The team departed Christchurch by train at 8am on Friday, 22 September 1882. Crossing the southern Canterbury Plains, the train ran by the ocean on the approaches to Timaru and, later, Oamaru. Here they observed buildings made of, and quarries for Oamaru stone.

Just before reaching Port Chalmers, which is the port of Dunedin, and is eight miles distant therefrom, the railway line runs along the edge of a precipice, 200 feet deep, with the sea at its foot, at times approaching within a yard of the treacherous-looking edge. A short delay was caused in this fearsome place by the engine running into a bullock which had come there for the sake of the view.
— U. Donohue, Sydney Mail, 2 December 1882.

Arriving in Dunedin shortly after nightfall, the team were met by some of the Otago players, who escorted them on foot to the nearby Criterion Hotel. That evening they attended a concert.

After five nights and four days in Dunedin, the team departed from Port Chalmers aboard the S.S. Te Anau on Wednesday, 27 September 1882. After calling at Lyttelton, the journey to Wellington was delayed by a rough passage. Arriving at 1:30 pm on the Friday, the team was hastily conveyed to their second, or return, match against Wellington, the kick-off for which was pushed back from an intended 2 pm to the actual 3:30pm. After the match, the New South Wales team re-joined the Te Anau, which sailed that night. A proposed match against Napier on the Saturday, did not happen. The delay to the Te Anau and the need for rest being reported as the reason for cancellation. Thirteen members of the New South Wales team did tour the town and had lunch with the Napier footballers.

The team departed Auckland for Sydney aboard the S.S. Rotorua on the evening of 5 October 1882.

== Epilogue ==
At a dinner in Christchurch following the Canterbury game, the New South Wales captain, Edward Raper, expressed a hope to meet a New Zealand team in Sydney the next season and a promise to show such tourists as good a time in Sydney as his team had experienced throughout New Zealand. In responding to this suggestion during his own speech, the Canterbury captain, William Millton, said that he sincerely trusted that a tour to would come off, but there may be great difficulty in getting a combined team. He joked that he might manage to make the trip, if "only as an emergency man."

As it turned out, William Millton would lead the 1884 New Zealand rugby union tour of New South Wales as captain. The New Zealand team's arrival in May 1884 came three months after Edward Raper had died. The cause of Raper's death in February 1884, typhoid, was also the cause of Millton's death in June 1887.

The health of George Walker was impacted by thyphoid in the 1890s, however, he lived into his eighties.

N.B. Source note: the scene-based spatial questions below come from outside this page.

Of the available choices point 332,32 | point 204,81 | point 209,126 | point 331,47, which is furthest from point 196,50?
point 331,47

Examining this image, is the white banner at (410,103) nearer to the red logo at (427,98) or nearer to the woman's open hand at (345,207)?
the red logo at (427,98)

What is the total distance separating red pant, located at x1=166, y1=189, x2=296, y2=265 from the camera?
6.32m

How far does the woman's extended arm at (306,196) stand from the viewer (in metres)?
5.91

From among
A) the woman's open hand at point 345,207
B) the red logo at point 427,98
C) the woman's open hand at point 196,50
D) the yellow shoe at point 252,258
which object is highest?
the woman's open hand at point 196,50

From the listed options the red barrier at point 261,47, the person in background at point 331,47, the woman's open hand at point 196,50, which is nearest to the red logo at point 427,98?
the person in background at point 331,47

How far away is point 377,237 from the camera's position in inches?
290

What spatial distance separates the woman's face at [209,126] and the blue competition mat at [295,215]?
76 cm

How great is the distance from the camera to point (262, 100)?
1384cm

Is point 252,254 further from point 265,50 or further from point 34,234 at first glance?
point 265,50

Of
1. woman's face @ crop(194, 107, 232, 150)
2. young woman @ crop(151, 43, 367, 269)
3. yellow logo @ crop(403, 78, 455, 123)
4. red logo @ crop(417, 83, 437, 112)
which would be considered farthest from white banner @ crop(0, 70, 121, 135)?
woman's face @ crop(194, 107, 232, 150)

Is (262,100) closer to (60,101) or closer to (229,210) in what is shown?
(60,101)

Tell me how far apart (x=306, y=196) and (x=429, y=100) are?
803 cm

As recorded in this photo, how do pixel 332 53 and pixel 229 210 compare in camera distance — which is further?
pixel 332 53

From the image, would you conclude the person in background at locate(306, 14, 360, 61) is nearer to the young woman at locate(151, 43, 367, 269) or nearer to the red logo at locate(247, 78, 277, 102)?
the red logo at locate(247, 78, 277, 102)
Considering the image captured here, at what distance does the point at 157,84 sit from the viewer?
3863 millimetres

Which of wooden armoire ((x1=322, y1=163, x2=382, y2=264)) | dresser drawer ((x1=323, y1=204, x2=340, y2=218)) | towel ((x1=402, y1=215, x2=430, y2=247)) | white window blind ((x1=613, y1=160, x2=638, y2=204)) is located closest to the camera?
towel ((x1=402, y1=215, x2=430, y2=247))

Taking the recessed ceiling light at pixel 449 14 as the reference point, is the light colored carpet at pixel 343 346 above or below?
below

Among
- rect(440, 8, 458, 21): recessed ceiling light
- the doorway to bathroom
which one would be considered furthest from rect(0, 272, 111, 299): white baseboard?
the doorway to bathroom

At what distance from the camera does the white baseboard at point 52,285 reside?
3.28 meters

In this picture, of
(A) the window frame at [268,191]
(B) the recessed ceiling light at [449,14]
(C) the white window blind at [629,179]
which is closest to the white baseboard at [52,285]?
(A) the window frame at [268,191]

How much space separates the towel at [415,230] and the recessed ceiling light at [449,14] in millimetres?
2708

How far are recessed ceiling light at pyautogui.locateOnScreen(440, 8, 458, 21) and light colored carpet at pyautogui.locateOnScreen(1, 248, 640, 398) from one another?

A lasting impact of the tour was the adoption in Australia of the points system used by the Auckland Rugby Union and on the tour. At a meeting of the Southern Rugby Football Union in May 1883, the suggestion of Edward Raper to adopt the system was supported by a majority of the delegates. Points were used in the opening match of the 1883 season that same month. The Brisbane Courier explained the use of points in the report of a club match in July 1883. The result of the inter-colonial match on 15 August 1883 between Queensland and New South Wales was given as a win to the former by twelve points to eleven.